LLFS comparison groups | N | age avg (SD) | edu avg (SD) | % females | APOE %e4 | β (SE) | p | episodic memory avg (SD) |
---|---|---|---|---|---|---|---|---|
parental generation EM families | 21 | 85 (4.8) | 7 (4.3) | 71 | 2 | 0.74 (0.19) | 1.4 × 10-4 | 0.56 (0.19) |
parental generation Non-EM families | 297 | 86 (5.9) | 11 (2.9) | 57 | 13 | -0.18 (0.05) | ||
| ||||||||
offspring Non-EM families | 1612 | 61 (8.0) | 13 (2.6) | 60 | 19 | -0.18 (0.04) | 6 × 10-5 | -0.12 (0.03) |
spouses | 636 | 61 (8.3) | 12 (3.4) | 49 | 24 | 0.06 (0.04) |
Discussion
We found evidence for significant familial clustering of our quantitative trait, exceptional memory performance (EM), within families ascertained on the basis of their exceptional survival. The parental generation of the LLFS's offspring with exceptional memory showed significantly better performance for this cognitive domain when compared to the parental generation of LLFS's offspring without exceptional memory.
The offspring without exceptional memory demonstrated significantly worse memory performance when compared with their spouses (β=-0.18, SE=0.04, p= 6 × 10-5), and offspring with exceptional memory demonstrated a significantly better memory performance when compared with their spouses (β=1.82, SE=0.07, p <0.001). These findings are consistent with the fact that the selection criterion applied to the LLFS offspring biased the groups toward exceptional versus non-exceptional cognition whereas the spousal control groups included individuals at all levels of cognition.
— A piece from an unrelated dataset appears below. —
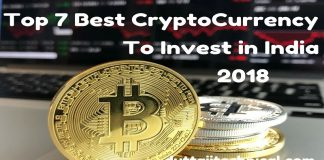 Top 7 Best CryptoCurrency to Invest in India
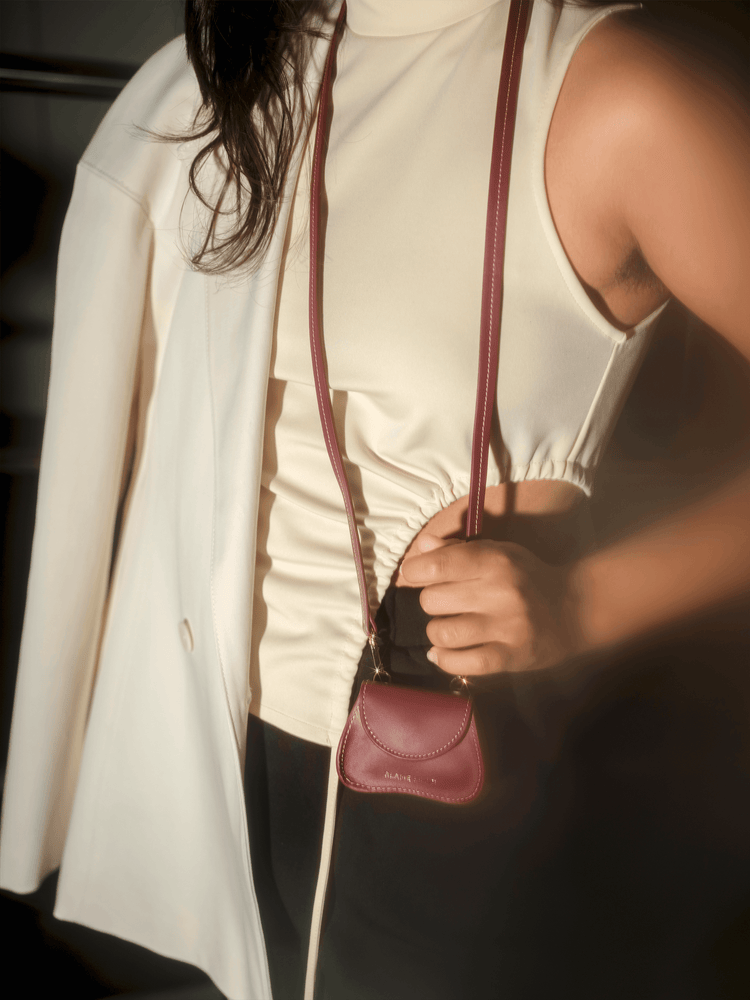 Load image into Gallery viewer, burgundy mini bag with off-white stitching, multifunctional, cow leather, Amorsito mini bag, Blame Lilac, discount sale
Previous studies on exceptional cognitive skills focused primarily on general cognitive ability (g) and explored the heritability of g using twin studies, usually involving a small number of samples (Petrill, et al., 1998, Plomin, et al., 1993, Saudino, et al., 1994). In a well powered analysis using data from 11,000 twin pairs, Haworth and colleagues (Haworth, et al., 2009) investigated genetic and non-genetic influences on g for the top 15% of the distribution and found substantial contribution of genetic variation while influence of shared environmental effects for high cognitive abilities was only moderate. Their results substantially overlap with previous findings for the normal distribution, suggesting that the etiology of exceptional cognitive abilities differs quantitatively and not qualitatively from that of the normal distribution of cognitive abilities. We will be able to address this hypothesis in future studies by estimating the heritability of the EM phenotype in the LLFS cohort.
Our findings suggest that EM may be one of the several biological pathways contributing to the exceptional survival of the LLFS families. Demonstration of familial clustering warrants further genetic studies to determine the specific genetic contributions to the EM phenotype. Identifying specific genes that contribute to the EM phenotype will help to identify people and pathways likely to have exceptional longevity.
The limitations of our study include: 1) We defined the EM phenotype using a fairly liberal definition of EM (1.5 SD above the mean), reasoning that this cutoff will capture those individuals with high memory without significantly penalizing sample size and statistical power and 2) There might be other unexamined reasons explaining the familial clustering of the EM phenotype such as shared genes for an endophenotype that influences cognitive performance and/or shared non-genetic factors among family members.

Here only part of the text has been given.